[…]
Mais, depuis que la nuit s’écroule sur nos têtes,
Ces mots ont dans nos coeurs des accents mystérieux
Et quand un souvenir parfois nous les répète
Nous désobéissons à leur ordre impérieux.
Entendez-vous chanter des voix dans les montagnes
Et retentir le bruit des cors et des buccins ?
Pourquoi ne chantons-nous que les refrains du bagne
Au son d’un éternel et lugubre tocsin ?
Serait-ce pas Don Juan qui parcourt ces allées
Où l’ombre se marie aux spectres de l’amour ?
Ce pas qui retentit dans les nuits désolées
A-t-il marqué les coeurs avec un talon lourd ?

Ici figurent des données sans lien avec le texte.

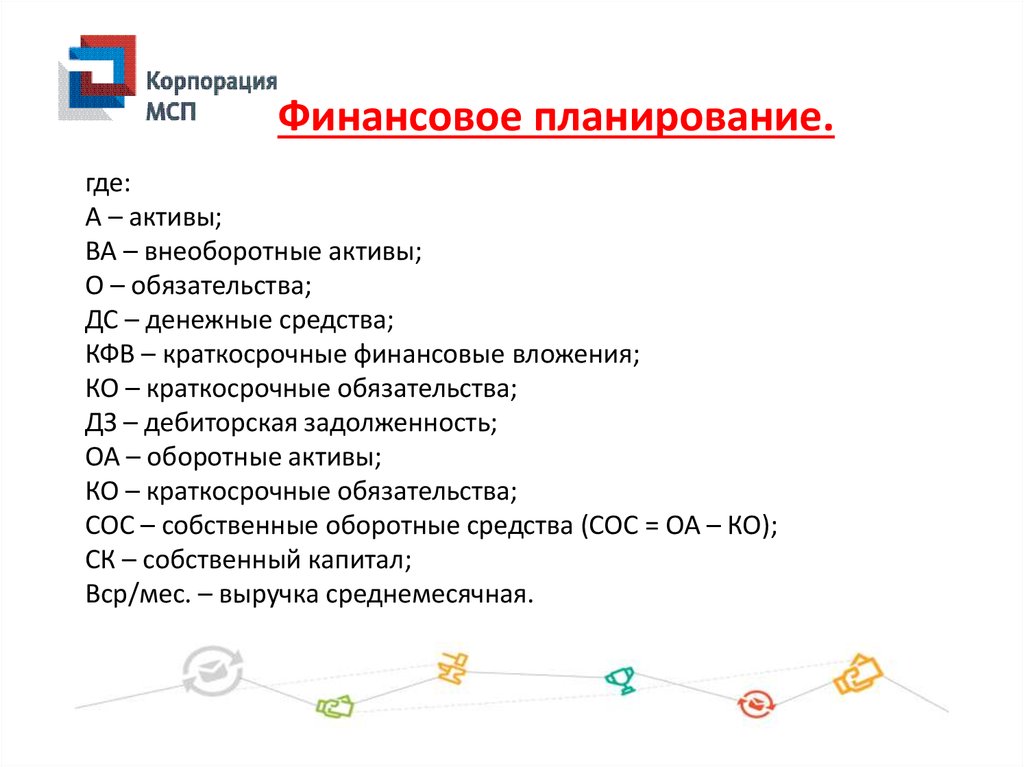 Корпорация МСП

Финансовое планирование.

где:
А – активы;
ВА – внеоборотные активы;
О – обязательства;
ДС – денежные средства;
КФВ – краткосрочные финансовые вложения;
КО – краткосрочные обязательства;
ДЗ – дебиторская задолженность;
ОА – оборотные активы;
КО – краткосрочные обязательства;
СОС – собственные оборотные средства (СОС = ОА – КО);
СК – собственный капитал;
Вср/мес. – выручка среднемесячная.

Ce n’est pas le Don Juan qui descend impassible
L’escalier ruisselant d’infernales splendeurs
Ni celui qui crachait aux versets de la Bible
Et but en ricanant avec le Commandeur.
Ses beaux yeux incompris n’ont pas touché les coeurs,
Sa bouche n’a connu que le baiser du rêve,
Et c’est celui que rêve en de sombres ardeurs
Celle qui le dédaigne et l’ignore et sans trêve
Heurte ses diamants froid, ses lèvres sépulcrales,
Sa bouche silencieuse à sa bouche et ses yeux,
Ses yeux de sphinx cruels et ses mains animales
A ses yeux, à ses mains, à son étoile, aux cieux,
Mais lui, le coeur meurtri par de mortes chimères,
Gardant leur bec pourri planté dans ses amours,
Pour un baiser viril, ô beautés éphémères,
Vous sauvera sans doute au seuil du dernier jour.
Le rire sur sa bouche écrasera des fraises,
Ses yeux seront marqués par un plus pur destin.
C’est Bacchus renaissant des cendres et des braises,
Les cendres dans les dents, les braises dans les mains.
Mais pour un qui renaît combien qui, sans mourir,
Portent au coeur, portent aux pieds de lourdes chaînes.
Les fleuves couleront et les morts vont pourrir…
Chaque an reverdira le feuillage des chênes.
[…]
Robert Desnos, Fortunes, Paris, Poésie / Gallimard, 1945, p. 37-38
(1900-1945)
Un livre déniché providentiellement dans une boîte à livre il y a une semaine.